Parentheses are used for grouping in the usual manner. A question mark after a symbol reference or a group means that reference or group is optional. The following rule is expanded into 4 rules, where all combinations are expressed individually.
javaImport : import static? qualifiedID ('.' '*')? ';' ;
# is equivalent to
javaImport :
import qualifiedID ';'
| import qualifiedID '.' '*' ';'
| import static qualifiedID ';'
| import static qualifiedID '.' '*' ';'
;
The difference between using the opt suffix and a question mark operator is that the latter does not introduce a new nonterminal. This may result in slightly more generated code but helps to prevent LR conflicts.
In-group alternation is a way to avoid repetitions.
# accepts "block ID code" and "block ID semicolon"
element : block ID (code | semicolon) ;
Lists can be introduced on the right-hand side of a rule without the need for a separate nonterminal. An element which may appear multiple times should be followed by a quantifier. This can be either a plus (one or more elements are accepted) or a star (in this case, an empty string is accepted as well). There is a special syntax for lists with a separator. The sequence of separator tokens follows the list element, prefixed with the separator
keyword. A quantifier should then be applied to the whole block enclosed in parentheses.
# one or more methods
input : method+ ;
# comma separated list of zero or more parameters
methodHeader : Identifier '(' (parameter separator comma)* ')' ;
As with opt versus ?
, there are two ways to express lists accepting an empty string. The star quantifier handles an empty production in the created list nonterminal, while the +?
operator inlines it on the caller side. Inlining is more verbose, but less likely to cause LR conflicts.

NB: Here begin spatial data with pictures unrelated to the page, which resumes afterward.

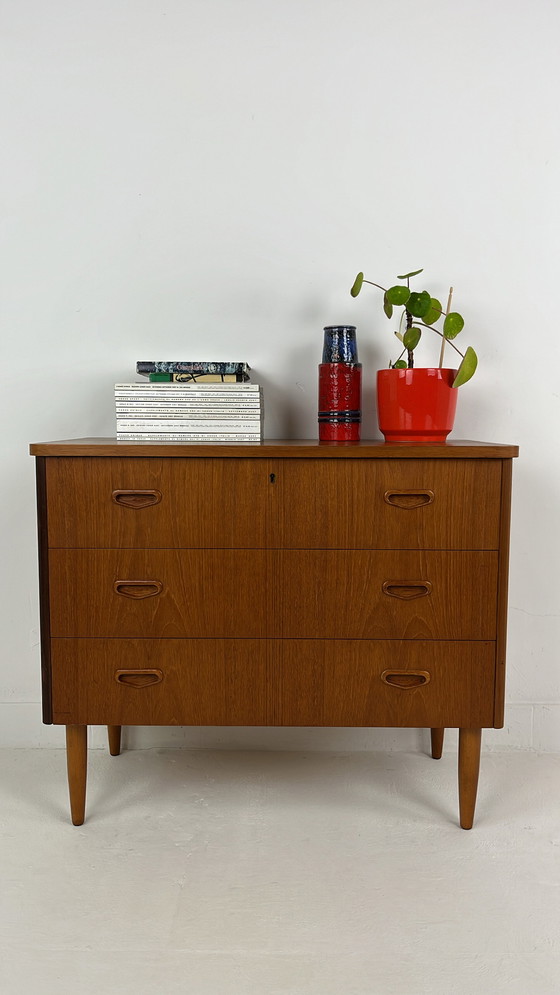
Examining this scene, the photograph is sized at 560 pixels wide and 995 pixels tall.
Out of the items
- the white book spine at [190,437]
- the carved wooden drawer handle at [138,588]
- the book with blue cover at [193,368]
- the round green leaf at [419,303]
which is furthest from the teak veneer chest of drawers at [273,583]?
the round green leaf at [419,303]

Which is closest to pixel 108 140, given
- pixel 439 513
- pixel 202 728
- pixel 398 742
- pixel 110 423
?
pixel 110 423

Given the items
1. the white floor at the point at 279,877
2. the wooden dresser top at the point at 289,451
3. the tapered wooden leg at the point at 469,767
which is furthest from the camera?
the tapered wooden leg at the point at 469,767

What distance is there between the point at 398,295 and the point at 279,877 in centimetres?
126

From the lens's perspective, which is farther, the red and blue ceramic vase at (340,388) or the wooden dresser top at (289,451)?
the red and blue ceramic vase at (340,388)

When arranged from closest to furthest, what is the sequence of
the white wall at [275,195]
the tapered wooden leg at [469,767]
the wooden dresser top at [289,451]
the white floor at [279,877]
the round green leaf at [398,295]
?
the white floor at [279,877] < the wooden dresser top at [289,451] < the tapered wooden leg at [469,767] < the round green leaf at [398,295] < the white wall at [275,195]

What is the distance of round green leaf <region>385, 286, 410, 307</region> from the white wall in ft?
0.74

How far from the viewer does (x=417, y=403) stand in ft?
5.54

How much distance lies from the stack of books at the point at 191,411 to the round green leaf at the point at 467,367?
1.45 ft

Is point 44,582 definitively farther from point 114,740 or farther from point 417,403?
point 417,403

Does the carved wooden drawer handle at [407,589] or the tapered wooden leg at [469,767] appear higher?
the carved wooden drawer handle at [407,589]

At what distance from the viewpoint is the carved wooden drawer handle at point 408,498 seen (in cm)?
154

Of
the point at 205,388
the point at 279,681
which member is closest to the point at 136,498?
the point at 205,388

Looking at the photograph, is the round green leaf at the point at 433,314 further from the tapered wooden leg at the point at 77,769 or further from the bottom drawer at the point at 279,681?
the tapered wooden leg at the point at 77,769

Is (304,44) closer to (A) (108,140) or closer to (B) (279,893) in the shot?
(A) (108,140)
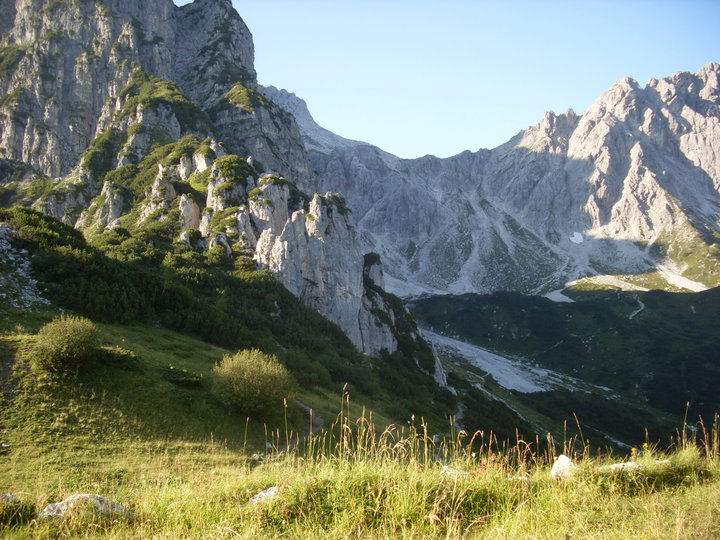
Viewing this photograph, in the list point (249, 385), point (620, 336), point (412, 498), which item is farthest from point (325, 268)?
A: point (620, 336)

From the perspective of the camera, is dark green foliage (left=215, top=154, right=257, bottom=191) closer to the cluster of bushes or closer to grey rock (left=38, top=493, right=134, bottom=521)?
the cluster of bushes

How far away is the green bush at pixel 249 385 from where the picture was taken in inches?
960

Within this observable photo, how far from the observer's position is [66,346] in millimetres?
20531

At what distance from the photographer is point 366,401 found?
142 ft

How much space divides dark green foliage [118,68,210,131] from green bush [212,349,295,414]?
350 ft

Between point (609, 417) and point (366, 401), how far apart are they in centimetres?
8804

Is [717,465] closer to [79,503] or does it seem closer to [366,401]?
[79,503]

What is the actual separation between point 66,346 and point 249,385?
9.46 meters

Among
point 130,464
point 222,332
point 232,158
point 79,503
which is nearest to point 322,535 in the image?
point 79,503

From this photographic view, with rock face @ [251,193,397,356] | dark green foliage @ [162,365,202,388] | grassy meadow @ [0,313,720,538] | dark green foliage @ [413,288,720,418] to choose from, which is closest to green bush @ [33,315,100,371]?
dark green foliage @ [162,365,202,388]

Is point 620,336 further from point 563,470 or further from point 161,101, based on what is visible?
point 563,470

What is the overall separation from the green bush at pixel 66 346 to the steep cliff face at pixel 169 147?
3290 centimetres

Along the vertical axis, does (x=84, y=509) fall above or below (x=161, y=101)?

Semantic actions are code in the target language, which is executed when the parser reaches that point in the grammar. Most actions are declared at the end of the rule, where they can be used to compute the resulting associated value for the left-hand nonterminal. $$
stands for the resulting variable.
# simple action
One {int} : '1' { $$ = 1; } ;
To refer to the values of the right-hand side symbols, use a dollar sign followed by the position or the name of the symbol. Symbols are numbered from left to right starting with 0, so the leftmost one can be referred to as $0
. If a symbol is not matched, its associated value will be null (nil, NULL, 0, etc., depending on the target language and type).
# using names
IfExpression {*IfNode} : 'if' '(' expr ')' stmt { $$ = &IfNode{$expr, $stmt} } ;
# using positions. For "a - b": $0 = "a", $2 = null, $4 = "b"
input : id ('+' id | '-' id)? { /* action */ } ;
An associated value for the symbol can be used only if its type is declared. In the previous example $1
and $3
are undefined and their usages are reported as compile-time errors.
When the same symbol is used twice on the right-hand side of a rule, it cannot be referred to by its own name due to ambiguity (reported as an error). In this case we can provide an alias for it: alias=symbol
.
expr {int} :
left=expr '+' right=expr { $$ = $left + $right; }
| ID '(' argumentsopt ')' { $$ = call($ID, $argumentsopt); }
;
It is possible to declare actions in the middle of a rule. Only symbols to the left of the action are available for referring to (as the rest of the rule has not been parsed by then). Each such mid-rule action introduces a new auxiliary nonterminal in the grammar (which triggers its execution), so it may cause LR conflicts.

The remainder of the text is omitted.